▸ PROVIDED MATERIAL
*-*-*
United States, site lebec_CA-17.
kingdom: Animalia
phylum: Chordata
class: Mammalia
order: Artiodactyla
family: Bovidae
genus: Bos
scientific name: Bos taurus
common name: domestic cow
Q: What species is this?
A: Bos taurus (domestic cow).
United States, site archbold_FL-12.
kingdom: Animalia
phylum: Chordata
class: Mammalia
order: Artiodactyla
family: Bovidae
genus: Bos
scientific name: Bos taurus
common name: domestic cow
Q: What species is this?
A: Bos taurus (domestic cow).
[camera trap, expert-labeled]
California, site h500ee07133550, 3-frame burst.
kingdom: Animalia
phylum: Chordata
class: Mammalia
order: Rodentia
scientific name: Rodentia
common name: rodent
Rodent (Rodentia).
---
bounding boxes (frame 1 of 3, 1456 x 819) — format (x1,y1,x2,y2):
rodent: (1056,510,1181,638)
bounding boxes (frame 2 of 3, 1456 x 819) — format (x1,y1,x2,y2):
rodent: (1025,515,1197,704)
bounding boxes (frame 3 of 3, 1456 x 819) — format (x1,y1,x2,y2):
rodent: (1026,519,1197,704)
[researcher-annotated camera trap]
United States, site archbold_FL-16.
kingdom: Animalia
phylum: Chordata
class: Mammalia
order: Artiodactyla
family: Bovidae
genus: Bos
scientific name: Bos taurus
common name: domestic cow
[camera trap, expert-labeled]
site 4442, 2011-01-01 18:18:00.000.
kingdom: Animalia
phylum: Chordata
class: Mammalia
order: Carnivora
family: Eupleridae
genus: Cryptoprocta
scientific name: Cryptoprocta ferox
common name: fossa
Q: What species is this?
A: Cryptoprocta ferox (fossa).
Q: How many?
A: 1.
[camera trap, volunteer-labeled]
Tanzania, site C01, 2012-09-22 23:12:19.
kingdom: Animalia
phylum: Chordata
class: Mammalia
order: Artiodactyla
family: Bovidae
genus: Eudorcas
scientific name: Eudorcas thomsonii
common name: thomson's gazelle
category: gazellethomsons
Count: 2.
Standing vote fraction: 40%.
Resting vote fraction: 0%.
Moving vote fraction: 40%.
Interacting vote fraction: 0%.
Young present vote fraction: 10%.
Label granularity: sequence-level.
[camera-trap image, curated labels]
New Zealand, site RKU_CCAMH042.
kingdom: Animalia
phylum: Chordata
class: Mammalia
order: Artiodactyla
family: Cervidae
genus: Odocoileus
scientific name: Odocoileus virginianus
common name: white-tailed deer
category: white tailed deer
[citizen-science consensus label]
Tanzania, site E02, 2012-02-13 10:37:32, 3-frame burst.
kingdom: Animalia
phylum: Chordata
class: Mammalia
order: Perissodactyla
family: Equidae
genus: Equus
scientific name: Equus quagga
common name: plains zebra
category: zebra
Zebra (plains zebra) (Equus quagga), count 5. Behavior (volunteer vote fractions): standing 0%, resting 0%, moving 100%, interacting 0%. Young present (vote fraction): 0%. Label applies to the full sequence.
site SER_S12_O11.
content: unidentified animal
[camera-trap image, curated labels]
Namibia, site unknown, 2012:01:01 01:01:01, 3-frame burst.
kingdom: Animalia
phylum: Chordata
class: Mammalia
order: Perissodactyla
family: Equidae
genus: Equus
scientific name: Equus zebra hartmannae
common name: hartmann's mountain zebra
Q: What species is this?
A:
*-*-*
▸ WORK TO BE COMPLETED
Your answer should consist only of the lines from the one with "Tanzania, site E02, 2012-02-13" through the last line of the entries above, retyped exactly.

▸ OUTPUT BELOW
Tanzania, site E02, 2012-02-13 10:37:32, 3-frame burst.
kingdom: Animalia
phylum: Chordata
class: Mammalia
order: Perissodactyla
family: Equidae
genus: Equus
scientific name: Equus quagga
common name: plains zebra
category: zebra
Zebra (plains zebra) (Equus quagga), count 5. Behavior (volunteer vote fractions): standing 0%, resting 0%, moving 100%, interacting 0%. Young present (vote fraction): 0%. Label applies to the full sequence.
site SER_S12_O11.
content: unidentified animal
[camera-trap image, curated labels]
Namibia, site unknown, 2012:01:01 01:01:01, 3-frame burst.
kingdom: Animalia
phylum: Chordata
class: Mammalia
order: Perissodactyla
family: Equidae
genus: Equus
scientific name: Equus zebra hartmannae
common name: hartmann's mountain zebra
Q: What species is this?
A:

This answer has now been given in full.